Fusion Modules of Classical Lie Algebras and Image of Multilinear Polynomials on Nilpotent Lie Algebras

Abstract

Abstract This thesis explores two key facets of Lie algebras. In the initial segment, we delve into the fusion product modules associated with current Lie algebras of types A, B,C, and D. Fusion products of finite-dimensional cyclic modules defined in [11] form an important class of graded representations of current Lie algebras. For any finite-dimensional simple Lie algebra g of types A, B,C, or D, and given two dominant weights λ and µ of g, a g[t] module F λ ,µ is defined through generators and relations.

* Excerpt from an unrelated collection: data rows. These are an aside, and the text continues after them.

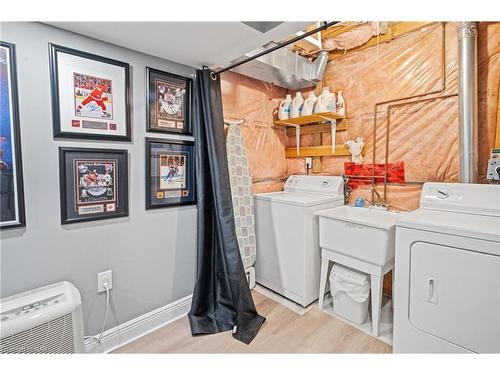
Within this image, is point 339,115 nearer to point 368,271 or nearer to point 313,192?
point 313,192

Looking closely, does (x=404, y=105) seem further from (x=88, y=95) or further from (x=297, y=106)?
(x=88, y=95)

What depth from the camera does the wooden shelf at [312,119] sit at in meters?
2.29

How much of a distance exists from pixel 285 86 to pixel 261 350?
2331mm

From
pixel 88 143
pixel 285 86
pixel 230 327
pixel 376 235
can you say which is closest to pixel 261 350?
pixel 230 327

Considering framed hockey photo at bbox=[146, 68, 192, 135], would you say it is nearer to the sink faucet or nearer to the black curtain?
the black curtain

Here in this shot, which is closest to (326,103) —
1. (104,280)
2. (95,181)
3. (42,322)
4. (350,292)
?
(350,292)

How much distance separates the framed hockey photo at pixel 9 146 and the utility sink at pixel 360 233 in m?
1.84

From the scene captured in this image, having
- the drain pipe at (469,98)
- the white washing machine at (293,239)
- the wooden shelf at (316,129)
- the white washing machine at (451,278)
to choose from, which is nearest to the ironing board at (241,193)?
the white washing machine at (293,239)

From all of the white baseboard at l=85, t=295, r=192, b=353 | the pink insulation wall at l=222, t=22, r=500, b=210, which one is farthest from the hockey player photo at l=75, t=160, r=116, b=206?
the pink insulation wall at l=222, t=22, r=500, b=210

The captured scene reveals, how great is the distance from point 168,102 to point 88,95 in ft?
1.58

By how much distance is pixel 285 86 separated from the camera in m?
2.61

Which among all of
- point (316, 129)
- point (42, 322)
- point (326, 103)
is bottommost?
point (42, 322)

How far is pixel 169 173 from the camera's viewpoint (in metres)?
1.79

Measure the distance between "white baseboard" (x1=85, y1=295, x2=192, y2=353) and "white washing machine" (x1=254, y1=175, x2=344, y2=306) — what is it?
2.48 ft
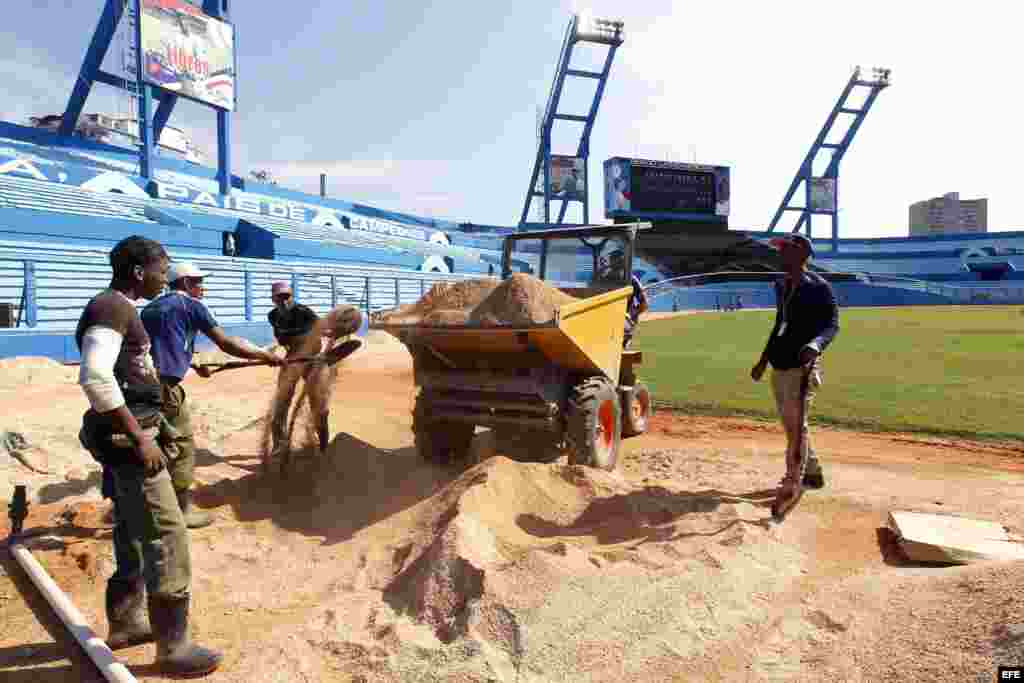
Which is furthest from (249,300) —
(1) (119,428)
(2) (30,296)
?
(1) (119,428)

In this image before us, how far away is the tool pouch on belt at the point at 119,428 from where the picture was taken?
306cm

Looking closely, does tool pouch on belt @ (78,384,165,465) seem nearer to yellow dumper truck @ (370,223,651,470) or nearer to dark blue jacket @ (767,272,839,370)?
yellow dumper truck @ (370,223,651,470)

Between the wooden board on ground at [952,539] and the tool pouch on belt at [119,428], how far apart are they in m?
4.26

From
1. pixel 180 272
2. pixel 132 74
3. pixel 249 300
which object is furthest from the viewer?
pixel 132 74

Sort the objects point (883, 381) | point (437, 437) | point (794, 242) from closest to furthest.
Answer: point (794, 242)
point (437, 437)
point (883, 381)

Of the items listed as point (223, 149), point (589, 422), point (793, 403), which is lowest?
point (589, 422)

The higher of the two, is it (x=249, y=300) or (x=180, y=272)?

In their work [4], Kus and Barth established the isomorphism between F λ ,µ and V (λ ) z 1 ∗ V (µ) z 2 , the fusion product of irreducible modules, specifically for Lie algebras of rank 2. In a distinct approach outlined in [17], the authors demonstrated the same isomorphism for sl 3 and furnished the graded character of such modules. Utilizing a series of short exact sequences, we derived a graded decomposition for these modules and confirmed the isomorphism F λ ,µ ∼ = V (λ ) z 1 ∗V (µ) z 2 for Lie algebras A n , B n ,C n , D n , where λ and µ are both multiples of either the first or the last fundamental weight. Additionally, we provided the graded character for this fusion module. In the second part of the thesis, our focus shifts to the image of a multilinear Lie polynomial of degree 2 on nilpotent Lie algebras. A non-zero multilinear Lie polynomial in two variables is essentially a non-zero scalar multiple of the Lie bracket of these variables. Denoting a nilpotent Lie algebra as L, we define the image set of multilinear Lie polynomials of degree 2 as w(L)-not necessarily a vector space. The smallest such nilpotent Lie algebra over a field k with the characteristic not equal to 2 is identified as L 6,21 (0). Our investigation involvesx imposing constraints on the spanning set of images, specifically focusing on the derived Lie subalgebra L ′ = [L, L].